● **Requirement a**: According to the blog post about the rail branch-line, what kind of tickets do the passengers buy to show how important the service is?

● **Quoted text**:
Saturday 20 November 2010

Out of date?

I travel to work on a tiny rail branch-line whose existence is constantly under threat.

This means that ticket buying has become a communal glue and a political strategy... Every ticket bought is scrutinised and used to calculate passenger numbers, and the viability of the service. No longer are those who travel the line individual travellers buying individual tickets to individual stations... instead, somehow, we've become a body of quiet revolutionaries
demonstrating the crucial importance of the service by buying season tickets to the furthest station on the line.

As a consequence of this, attempts at ticket avoidance are considered a sin. Indeed, the regular ticket inspectors have sensed this and have shed their normal congeniality and become like mini-despots; ogres who wander the aisles asking repeatedly for proof of travel and issuing dire threats to those who fail to produce... and then do the same again the next day... and the next.

● **Records supplied**:

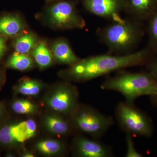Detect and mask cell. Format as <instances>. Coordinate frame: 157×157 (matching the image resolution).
Listing matches in <instances>:
<instances>
[{
    "label": "cell",
    "mask_w": 157,
    "mask_h": 157,
    "mask_svg": "<svg viewBox=\"0 0 157 157\" xmlns=\"http://www.w3.org/2000/svg\"><path fill=\"white\" fill-rule=\"evenodd\" d=\"M155 56L147 46L123 55L108 53L80 60L67 71L68 78L87 81L117 71L135 66L147 65Z\"/></svg>",
    "instance_id": "obj_1"
},
{
    "label": "cell",
    "mask_w": 157,
    "mask_h": 157,
    "mask_svg": "<svg viewBox=\"0 0 157 157\" xmlns=\"http://www.w3.org/2000/svg\"><path fill=\"white\" fill-rule=\"evenodd\" d=\"M141 22L131 17L122 18L99 29L98 36L109 53L123 55L132 53L144 34Z\"/></svg>",
    "instance_id": "obj_2"
},
{
    "label": "cell",
    "mask_w": 157,
    "mask_h": 157,
    "mask_svg": "<svg viewBox=\"0 0 157 157\" xmlns=\"http://www.w3.org/2000/svg\"><path fill=\"white\" fill-rule=\"evenodd\" d=\"M101 89L120 93L127 102L134 103L141 96L150 97L157 94V79L150 72L132 73L121 71L107 78Z\"/></svg>",
    "instance_id": "obj_3"
},
{
    "label": "cell",
    "mask_w": 157,
    "mask_h": 157,
    "mask_svg": "<svg viewBox=\"0 0 157 157\" xmlns=\"http://www.w3.org/2000/svg\"><path fill=\"white\" fill-rule=\"evenodd\" d=\"M70 118L75 130L98 140L114 123L111 117L104 115L93 107L79 104Z\"/></svg>",
    "instance_id": "obj_4"
},
{
    "label": "cell",
    "mask_w": 157,
    "mask_h": 157,
    "mask_svg": "<svg viewBox=\"0 0 157 157\" xmlns=\"http://www.w3.org/2000/svg\"><path fill=\"white\" fill-rule=\"evenodd\" d=\"M115 114L120 128L126 134L133 137H150L152 135L153 126L151 119L134 103L120 102L116 108Z\"/></svg>",
    "instance_id": "obj_5"
},
{
    "label": "cell",
    "mask_w": 157,
    "mask_h": 157,
    "mask_svg": "<svg viewBox=\"0 0 157 157\" xmlns=\"http://www.w3.org/2000/svg\"><path fill=\"white\" fill-rule=\"evenodd\" d=\"M78 98L76 88L65 82L52 88L45 95L44 101L52 110L70 117L79 104Z\"/></svg>",
    "instance_id": "obj_6"
},
{
    "label": "cell",
    "mask_w": 157,
    "mask_h": 157,
    "mask_svg": "<svg viewBox=\"0 0 157 157\" xmlns=\"http://www.w3.org/2000/svg\"><path fill=\"white\" fill-rule=\"evenodd\" d=\"M46 16L51 25L59 28L82 29L85 26L84 19L78 14L74 5L67 1L49 7Z\"/></svg>",
    "instance_id": "obj_7"
},
{
    "label": "cell",
    "mask_w": 157,
    "mask_h": 157,
    "mask_svg": "<svg viewBox=\"0 0 157 157\" xmlns=\"http://www.w3.org/2000/svg\"><path fill=\"white\" fill-rule=\"evenodd\" d=\"M85 8L92 14L112 21L122 19L124 0H83Z\"/></svg>",
    "instance_id": "obj_8"
},
{
    "label": "cell",
    "mask_w": 157,
    "mask_h": 157,
    "mask_svg": "<svg viewBox=\"0 0 157 157\" xmlns=\"http://www.w3.org/2000/svg\"><path fill=\"white\" fill-rule=\"evenodd\" d=\"M72 151L76 156L110 157L113 156L112 148L100 142V140L84 136H76L73 140Z\"/></svg>",
    "instance_id": "obj_9"
},
{
    "label": "cell",
    "mask_w": 157,
    "mask_h": 157,
    "mask_svg": "<svg viewBox=\"0 0 157 157\" xmlns=\"http://www.w3.org/2000/svg\"><path fill=\"white\" fill-rule=\"evenodd\" d=\"M26 140L23 130L22 121L3 122L0 124V145L12 148L21 144Z\"/></svg>",
    "instance_id": "obj_10"
},
{
    "label": "cell",
    "mask_w": 157,
    "mask_h": 157,
    "mask_svg": "<svg viewBox=\"0 0 157 157\" xmlns=\"http://www.w3.org/2000/svg\"><path fill=\"white\" fill-rule=\"evenodd\" d=\"M124 11L131 17L147 21L157 6V0H124Z\"/></svg>",
    "instance_id": "obj_11"
},
{
    "label": "cell",
    "mask_w": 157,
    "mask_h": 157,
    "mask_svg": "<svg viewBox=\"0 0 157 157\" xmlns=\"http://www.w3.org/2000/svg\"><path fill=\"white\" fill-rule=\"evenodd\" d=\"M43 124L48 132L56 135H69L75 131L70 118L67 120L55 114L45 116Z\"/></svg>",
    "instance_id": "obj_12"
},
{
    "label": "cell",
    "mask_w": 157,
    "mask_h": 157,
    "mask_svg": "<svg viewBox=\"0 0 157 157\" xmlns=\"http://www.w3.org/2000/svg\"><path fill=\"white\" fill-rule=\"evenodd\" d=\"M52 50L55 58L62 63L72 66L80 60L66 40L61 39L54 42Z\"/></svg>",
    "instance_id": "obj_13"
},
{
    "label": "cell",
    "mask_w": 157,
    "mask_h": 157,
    "mask_svg": "<svg viewBox=\"0 0 157 157\" xmlns=\"http://www.w3.org/2000/svg\"><path fill=\"white\" fill-rule=\"evenodd\" d=\"M23 29V23L17 16L7 15L0 18V33L8 36H15Z\"/></svg>",
    "instance_id": "obj_14"
},
{
    "label": "cell",
    "mask_w": 157,
    "mask_h": 157,
    "mask_svg": "<svg viewBox=\"0 0 157 157\" xmlns=\"http://www.w3.org/2000/svg\"><path fill=\"white\" fill-rule=\"evenodd\" d=\"M43 88V84L41 82L32 79H25L21 80L17 84L14 90L17 94L22 95L37 96Z\"/></svg>",
    "instance_id": "obj_15"
},
{
    "label": "cell",
    "mask_w": 157,
    "mask_h": 157,
    "mask_svg": "<svg viewBox=\"0 0 157 157\" xmlns=\"http://www.w3.org/2000/svg\"><path fill=\"white\" fill-rule=\"evenodd\" d=\"M32 54L40 68L48 67L52 63L51 52L43 42H40L35 46L32 51Z\"/></svg>",
    "instance_id": "obj_16"
},
{
    "label": "cell",
    "mask_w": 157,
    "mask_h": 157,
    "mask_svg": "<svg viewBox=\"0 0 157 157\" xmlns=\"http://www.w3.org/2000/svg\"><path fill=\"white\" fill-rule=\"evenodd\" d=\"M147 31L148 37L147 46L157 56V6L147 20Z\"/></svg>",
    "instance_id": "obj_17"
},
{
    "label": "cell",
    "mask_w": 157,
    "mask_h": 157,
    "mask_svg": "<svg viewBox=\"0 0 157 157\" xmlns=\"http://www.w3.org/2000/svg\"><path fill=\"white\" fill-rule=\"evenodd\" d=\"M36 148L42 154L55 155L63 152L65 148L60 142L52 139H45L39 141L36 144Z\"/></svg>",
    "instance_id": "obj_18"
},
{
    "label": "cell",
    "mask_w": 157,
    "mask_h": 157,
    "mask_svg": "<svg viewBox=\"0 0 157 157\" xmlns=\"http://www.w3.org/2000/svg\"><path fill=\"white\" fill-rule=\"evenodd\" d=\"M37 38L32 33L24 34L17 37L14 42L15 50L18 53L27 54L36 46Z\"/></svg>",
    "instance_id": "obj_19"
},
{
    "label": "cell",
    "mask_w": 157,
    "mask_h": 157,
    "mask_svg": "<svg viewBox=\"0 0 157 157\" xmlns=\"http://www.w3.org/2000/svg\"><path fill=\"white\" fill-rule=\"evenodd\" d=\"M33 66V61L27 54L14 53L10 57L7 63L8 67L20 71H24L30 69Z\"/></svg>",
    "instance_id": "obj_20"
},
{
    "label": "cell",
    "mask_w": 157,
    "mask_h": 157,
    "mask_svg": "<svg viewBox=\"0 0 157 157\" xmlns=\"http://www.w3.org/2000/svg\"><path fill=\"white\" fill-rule=\"evenodd\" d=\"M11 109L19 114H29L35 113L37 110V106L33 102L24 99L14 100L11 104Z\"/></svg>",
    "instance_id": "obj_21"
},
{
    "label": "cell",
    "mask_w": 157,
    "mask_h": 157,
    "mask_svg": "<svg viewBox=\"0 0 157 157\" xmlns=\"http://www.w3.org/2000/svg\"><path fill=\"white\" fill-rule=\"evenodd\" d=\"M23 130L26 140L33 138L37 132V124L33 119H28L22 121Z\"/></svg>",
    "instance_id": "obj_22"
},
{
    "label": "cell",
    "mask_w": 157,
    "mask_h": 157,
    "mask_svg": "<svg viewBox=\"0 0 157 157\" xmlns=\"http://www.w3.org/2000/svg\"><path fill=\"white\" fill-rule=\"evenodd\" d=\"M133 136L129 134H126V141L127 144V151L125 156L126 157H141L143 155L140 154L135 149Z\"/></svg>",
    "instance_id": "obj_23"
},
{
    "label": "cell",
    "mask_w": 157,
    "mask_h": 157,
    "mask_svg": "<svg viewBox=\"0 0 157 157\" xmlns=\"http://www.w3.org/2000/svg\"><path fill=\"white\" fill-rule=\"evenodd\" d=\"M149 72L157 79V57L153 58L147 65Z\"/></svg>",
    "instance_id": "obj_24"
},
{
    "label": "cell",
    "mask_w": 157,
    "mask_h": 157,
    "mask_svg": "<svg viewBox=\"0 0 157 157\" xmlns=\"http://www.w3.org/2000/svg\"><path fill=\"white\" fill-rule=\"evenodd\" d=\"M7 114L6 104L3 102H0V124L6 121Z\"/></svg>",
    "instance_id": "obj_25"
},
{
    "label": "cell",
    "mask_w": 157,
    "mask_h": 157,
    "mask_svg": "<svg viewBox=\"0 0 157 157\" xmlns=\"http://www.w3.org/2000/svg\"><path fill=\"white\" fill-rule=\"evenodd\" d=\"M6 49V45L5 39L0 37V58L5 53Z\"/></svg>",
    "instance_id": "obj_26"
},
{
    "label": "cell",
    "mask_w": 157,
    "mask_h": 157,
    "mask_svg": "<svg viewBox=\"0 0 157 157\" xmlns=\"http://www.w3.org/2000/svg\"><path fill=\"white\" fill-rule=\"evenodd\" d=\"M151 101L153 104L157 107V94L151 97Z\"/></svg>",
    "instance_id": "obj_27"
},
{
    "label": "cell",
    "mask_w": 157,
    "mask_h": 157,
    "mask_svg": "<svg viewBox=\"0 0 157 157\" xmlns=\"http://www.w3.org/2000/svg\"><path fill=\"white\" fill-rule=\"evenodd\" d=\"M21 157H33L35 156L34 155L30 152H25L21 155Z\"/></svg>",
    "instance_id": "obj_28"
},
{
    "label": "cell",
    "mask_w": 157,
    "mask_h": 157,
    "mask_svg": "<svg viewBox=\"0 0 157 157\" xmlns=\"http://www.w3.org/2000/svg\"><path fill=\"white\" fill-rule=\"evenodd\" d=\"M3 83V78L1 73H0V90L2 89Z\"/></svg>",
    "instance_id": "obj_29"
},
{
    "label": "cell",
    "mask_w": 157,
    "mask_h": 157,
    "mask_svg": "<svg viewBox=\"0 0 157 157\" xmlns=\"http://www.w3.org/2000/svg\"><path fill=\"white\" fill-rule=\"evenodd\" d=\"M48 1H49V0H48Z\"/></svg>",
    "instance_id": "obj_30"
}]
</instances>
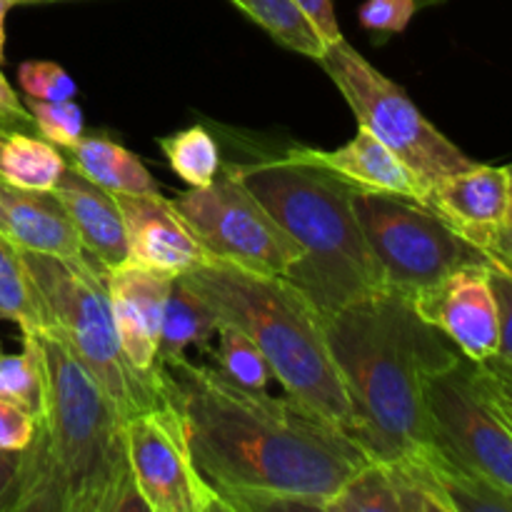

● **Requirement b**: Reproduce the listing verbatim, starting with its first line and going on through the line with "56L147 46L123 55L108". Leave the pictures out of your reply.

● **Solution a**: Season tickets to the furthest station on the line.

● **Solution b**:
Detect and mask cell. Format as <instances>. Coordinate frame: 157×157 (matching the image resolution).
Listing matches in <instances>:
<instances>
[{
    "label": "cell",
    "mask_w": 157,
    "mask_h": 157,
    "mask_svg": "<svg viewBox=\"0 0 157 157\" xmlns=\"http://www.w3.org/2000/svg\"><path fill=\"white\" fill-rule=\"evenodd\" d=\"M155 56L147 46L123 55L108 53L80 60L67 71L68 78L87 81L117 71L135 66L147 65Z\"/></svg>",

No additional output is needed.